Ludovico Ariosto l’Amministratore

Lui che ne ha creati di indimenticabili con l’immaginazione, non sente che disagi e l’asprezza e inospitalità dei luoghi.

Nei momenti più felici della sua ispirazione, pare staccarsi dalla realtà che lo circonda. Ludovico Ariosto mal sopporta la vita pratica, le fastidiose incombenze amministrative e gli affari che sbriga al servizio di due signori pieni di presunzione e di pretese, Ippolito e Alfonso d’Este, in una delle corti più lussuose e agitate del rinascimento. S’immerge nel mondo incantato della sua immaginazione, popolato di eroi cavallereschi, donne guerriere, castelli fatati, tornei e duelli mortali, e trova conforto alle occupazioni quotidiane di cortigiano e ai faticosi viaggi a cavallo per le numerose missioni diplomatiche.

Inviato da Alfonso d’Este in Garfagnana, a Castelnuovo, amministra terre e armenti fin sui pascoli alti, dove sentieri impervi rigano i monti dai profili aguzzi, e mutano d’autunno in ruscelli impetuosi.

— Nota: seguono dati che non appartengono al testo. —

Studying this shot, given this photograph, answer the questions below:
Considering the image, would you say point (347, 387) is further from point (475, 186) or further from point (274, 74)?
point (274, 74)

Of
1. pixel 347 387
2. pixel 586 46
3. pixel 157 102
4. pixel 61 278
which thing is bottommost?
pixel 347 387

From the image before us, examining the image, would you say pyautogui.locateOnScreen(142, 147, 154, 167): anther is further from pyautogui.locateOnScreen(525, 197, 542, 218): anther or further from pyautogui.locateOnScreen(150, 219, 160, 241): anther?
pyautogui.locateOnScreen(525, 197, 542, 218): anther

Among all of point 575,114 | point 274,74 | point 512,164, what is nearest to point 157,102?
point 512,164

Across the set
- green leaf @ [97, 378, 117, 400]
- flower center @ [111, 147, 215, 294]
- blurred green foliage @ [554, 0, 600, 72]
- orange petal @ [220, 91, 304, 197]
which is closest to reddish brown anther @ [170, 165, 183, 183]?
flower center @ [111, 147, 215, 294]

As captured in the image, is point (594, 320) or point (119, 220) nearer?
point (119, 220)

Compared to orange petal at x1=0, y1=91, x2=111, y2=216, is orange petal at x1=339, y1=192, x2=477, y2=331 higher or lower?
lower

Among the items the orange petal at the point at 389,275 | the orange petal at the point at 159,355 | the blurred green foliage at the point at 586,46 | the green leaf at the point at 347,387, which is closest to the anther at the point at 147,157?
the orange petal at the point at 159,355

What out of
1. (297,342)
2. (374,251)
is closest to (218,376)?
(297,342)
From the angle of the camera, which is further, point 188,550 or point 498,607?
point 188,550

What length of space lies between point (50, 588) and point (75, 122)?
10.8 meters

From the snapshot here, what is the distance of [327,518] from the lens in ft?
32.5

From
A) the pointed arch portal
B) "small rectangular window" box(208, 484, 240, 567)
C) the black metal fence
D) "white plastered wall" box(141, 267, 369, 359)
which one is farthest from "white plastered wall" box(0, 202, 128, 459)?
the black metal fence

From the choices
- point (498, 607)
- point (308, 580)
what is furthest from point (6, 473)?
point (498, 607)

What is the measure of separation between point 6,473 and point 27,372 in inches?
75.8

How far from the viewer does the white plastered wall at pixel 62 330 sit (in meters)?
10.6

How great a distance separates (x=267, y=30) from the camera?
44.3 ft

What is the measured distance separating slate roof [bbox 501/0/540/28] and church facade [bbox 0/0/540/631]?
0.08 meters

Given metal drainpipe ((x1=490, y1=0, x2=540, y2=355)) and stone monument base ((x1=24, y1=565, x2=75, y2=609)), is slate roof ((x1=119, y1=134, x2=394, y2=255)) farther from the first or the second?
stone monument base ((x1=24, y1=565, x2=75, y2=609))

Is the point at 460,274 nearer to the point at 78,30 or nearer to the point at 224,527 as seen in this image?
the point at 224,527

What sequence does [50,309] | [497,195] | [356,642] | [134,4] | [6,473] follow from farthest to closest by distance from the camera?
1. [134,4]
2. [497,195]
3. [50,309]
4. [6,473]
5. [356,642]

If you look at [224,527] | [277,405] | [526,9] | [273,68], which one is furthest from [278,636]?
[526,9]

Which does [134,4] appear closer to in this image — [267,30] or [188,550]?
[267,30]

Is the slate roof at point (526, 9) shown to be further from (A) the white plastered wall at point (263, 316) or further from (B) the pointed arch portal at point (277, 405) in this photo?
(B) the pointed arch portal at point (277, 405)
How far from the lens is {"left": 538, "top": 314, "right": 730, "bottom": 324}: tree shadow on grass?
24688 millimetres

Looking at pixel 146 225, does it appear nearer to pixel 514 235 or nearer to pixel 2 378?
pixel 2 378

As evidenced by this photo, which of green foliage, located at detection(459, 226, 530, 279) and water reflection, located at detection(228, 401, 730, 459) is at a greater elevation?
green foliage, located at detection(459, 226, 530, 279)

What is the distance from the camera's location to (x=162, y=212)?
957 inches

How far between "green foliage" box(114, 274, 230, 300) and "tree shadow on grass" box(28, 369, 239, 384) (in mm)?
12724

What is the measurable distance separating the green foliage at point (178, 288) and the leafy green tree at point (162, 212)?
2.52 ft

Vi si trovano in abbondanza gioghi e fonti, luoghi selvaggi infestati dai briganti, ma nessun Parnaso. È probabile che l’Ariosto sia salito più volte per le sue ispezioni, fino alla caverna del Santo Pellegrino, l’eremita venuto dall’Irlanda nel VII secolo.

Lontano dai fasti e dai piaceri di corte, dalle cortigiane di cui è sensibile al fascino e dalla donna amata, Alessandra Benucci, le bellezze naturali non lo consolano, pare non sentire la grazia della montagna, come se gli mancasse il gusto del paesaggio naturale; lui che ne ha creati di indimenticabili con l’immaginazione, non sente che disagi e l’asprezza e inospitalità dei luoghi. Aguzza l’ingegno alle finezze della diplomazia e alle astuzie del commercio, mentre il suo spirito rimane là, fra i suoi libri e i suoi scritti. Il poeta spinge i suoi eroi in mille pericoli e avventure, mentre l’uomo ama la vita pacifica e tranquilla, e sospira la quiete.

Il suo epistolario rivela come sia stato però un eccellente funzionario. Invia alla corte persino delle proposte per le proprietà ducali, ma la burocrazia cortigiana non se ne occupa, risponde di malavoglia e in ritardo, e l’Ariosto se ne dispera. In un’annata di carestia, obietta al suo signore prima di eseguire l’ordine di esportare le castagne di cui la Garfagnana è zona produttrice, e lo informa su quanti speculano sui dazi. Che vale essere onesti e severi, se poi il Duca elargisce grazie a sproposito?

“Le troppe grazie che V.E. fa a questi uomini della Vicaria di Camporeggiano, li inasinisce”.